‘Kamerleden stemmen zonder last en ruggespraak’, yeah right…

Grondwettelijk gezien (vanaf Thorbecke in 1848) zijn kamerleden onafhankelijk stemmende individuen. Natuurlijk zal dit niet al te lang geduurd hebben. Zoals dat gaat zal er al gauw blokvorming zijn opgetreden, om zo gezamenlijk een standpunt door te kunnen drukken. Eerst informeel, daarna openbaar via kieslijsten (vandaar nog steeds die indeling op het stemformulier in lijsten, neem ik aan) en nog later kwamen er de officiële politieke partijen. De eerste politieke partij was de ARP (later opgegaan in het CDA), die in 1879 werd opgericht.

Aanvankelijk was daar natuurlijk nog het districtenstelsel, waar elk kamerlid een district vertegenwoordigde. Alhoewel het systeem van evenredige vertegenwoordiging naar mijn idee een eerlijkere afspiegeling van de stromingen die onder de bevolking leven geeft, heeft het wel het individuele belang van het Kamerlid teruggedrongen; ze zijn niet meer zo direct met een deel van het volk verbonden als onder het districtenstelsel.
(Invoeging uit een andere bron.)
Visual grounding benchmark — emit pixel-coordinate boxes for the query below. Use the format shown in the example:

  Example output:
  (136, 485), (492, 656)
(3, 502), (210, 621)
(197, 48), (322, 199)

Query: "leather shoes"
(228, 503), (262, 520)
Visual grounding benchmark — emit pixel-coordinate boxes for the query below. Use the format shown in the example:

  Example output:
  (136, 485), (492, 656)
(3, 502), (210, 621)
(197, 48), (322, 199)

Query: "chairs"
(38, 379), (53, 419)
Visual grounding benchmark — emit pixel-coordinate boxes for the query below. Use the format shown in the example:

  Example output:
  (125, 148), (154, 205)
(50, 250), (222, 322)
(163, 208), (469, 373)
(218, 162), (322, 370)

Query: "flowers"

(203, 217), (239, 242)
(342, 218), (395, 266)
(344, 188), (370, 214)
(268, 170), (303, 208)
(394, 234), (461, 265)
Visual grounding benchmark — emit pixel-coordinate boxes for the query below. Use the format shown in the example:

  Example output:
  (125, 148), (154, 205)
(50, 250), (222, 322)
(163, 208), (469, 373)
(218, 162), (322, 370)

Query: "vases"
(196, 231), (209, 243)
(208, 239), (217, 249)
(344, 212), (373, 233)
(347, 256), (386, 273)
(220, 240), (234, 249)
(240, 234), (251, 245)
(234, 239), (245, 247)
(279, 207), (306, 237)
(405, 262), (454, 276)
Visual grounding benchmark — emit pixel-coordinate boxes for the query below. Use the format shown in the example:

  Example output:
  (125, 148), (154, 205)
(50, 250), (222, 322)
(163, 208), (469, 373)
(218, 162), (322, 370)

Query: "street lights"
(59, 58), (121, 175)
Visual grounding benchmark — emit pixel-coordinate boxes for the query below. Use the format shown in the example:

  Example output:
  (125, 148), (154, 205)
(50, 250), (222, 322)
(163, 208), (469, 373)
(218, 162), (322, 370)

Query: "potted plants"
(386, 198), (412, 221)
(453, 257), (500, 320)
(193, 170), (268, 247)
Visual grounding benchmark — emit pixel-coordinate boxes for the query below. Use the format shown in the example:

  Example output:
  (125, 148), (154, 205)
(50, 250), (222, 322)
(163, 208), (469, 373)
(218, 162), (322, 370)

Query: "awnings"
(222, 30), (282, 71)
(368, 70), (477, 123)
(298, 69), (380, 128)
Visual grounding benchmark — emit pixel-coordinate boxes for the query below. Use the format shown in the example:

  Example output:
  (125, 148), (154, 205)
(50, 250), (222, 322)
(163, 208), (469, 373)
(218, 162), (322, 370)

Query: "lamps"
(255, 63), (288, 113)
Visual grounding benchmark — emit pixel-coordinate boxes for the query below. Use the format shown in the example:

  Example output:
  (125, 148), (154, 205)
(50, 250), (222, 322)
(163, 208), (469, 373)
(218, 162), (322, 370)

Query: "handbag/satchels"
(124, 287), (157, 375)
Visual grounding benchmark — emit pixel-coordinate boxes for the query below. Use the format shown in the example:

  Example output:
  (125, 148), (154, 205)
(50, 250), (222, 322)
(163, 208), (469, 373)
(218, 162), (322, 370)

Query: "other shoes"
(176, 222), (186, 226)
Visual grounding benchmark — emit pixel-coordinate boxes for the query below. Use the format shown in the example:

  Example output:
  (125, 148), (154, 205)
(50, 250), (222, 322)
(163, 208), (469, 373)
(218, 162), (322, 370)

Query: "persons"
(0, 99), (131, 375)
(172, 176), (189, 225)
Van de andere kant is dit door de massale verspreiding van televisie gedurende de jaren zestig en zeventig van vorige eeuw wel enigszins gecompenseerd omdat men op die manier toch weer een goede indruk van sommige individuele kamerleden kon krijgen. In elk geval die kamerleden kunnen via voorkeursstemmen wel degelijk een specifieke groep kiezers vertegenwoordigen.

Dus ook al maakt men deel uit van een aan een partij verbonden kamerfractie, er blijft, naast de officiële constitutonele, wel degelijk ook een concrete individuele verantwoordelijkheid voor een kamerlid met betrekking tot zijn vertegenwoordigende rol.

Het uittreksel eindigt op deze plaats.